▶ _EXERCISE REQUIREMENTS_
Please pick up the post about saving text extracted from PDF files and carry it on from the point where it stops.

I am going to extract text from a series of PDF files to do Topic Modeling. After extracting text from PdF files, I am going to save the text of each PDF file in a .txt file or .doc file. To do this, I had an error that I should add .encode('utf-8') for saving extracted text in a .txt file. So, I added txt = str(txt.encode('utf-8'))
. The problem is reading the .txt files, when I read the .txt files, they have special characters due to UTF-8, I don't know how I can have the main text without that characters. I applied to decode but it didn't work.
I applied another approach to avoid saving in .txt format, I was going to save the extracted text in a data frame, but I found that the few first pages were saved in data frame!
I would appreciate it if you could share your solutions to read from the .txt file and removing characters relating to encoding ('utf-8') and how I can save the extracted text in a data frame.
import pdfplumber
import pandas as pd
import codecs
txt = ''
with pdfplumber.open(r'C:\Users\thmag\3rdPaperLDA\A1.pdf') as pdf:
pages = pdf.pages
for i, pg in enumerate (pages):
txt += pages [i].extract_text()
print (txt)
data = {'text': [txt]}
df = pd.DataFrame(data)

▶ _PROVIDED MATERIAL_

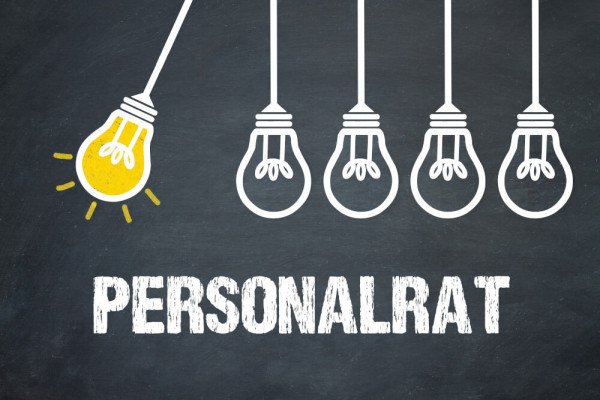 Grundschulung für Personalräte nach § 46 Abs. 1 ThürPersVG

▶ _ANSWER SPACE_
####write in .txt file
text_file = open("Test.txt", "wt")
txt = str(txt.encode('utf-8'))
n = text_file.write(txt)
text_file.close()
####read from .txt file
with codecs.open('Test.txt', 'r', 'utf-8') as f:
for line in f:
print (line)
You are writing the file incorrectly. Rather than encoding the text, declare an encoding when you open the file, and write the text without encoding - Python will automatically encode it.
It should be
####write in .txt file
with open("Test.txt", "wt", encoding='utf-8') as text_file:
n = text_file.write(txt)
Unless you are using Python 2 you don't need to use codecs to open encoded files, again you can declare the encoding in the open
function:
with open("Test.txt", "rt", encoding='utf-8') as f:
for line in f:
print(line)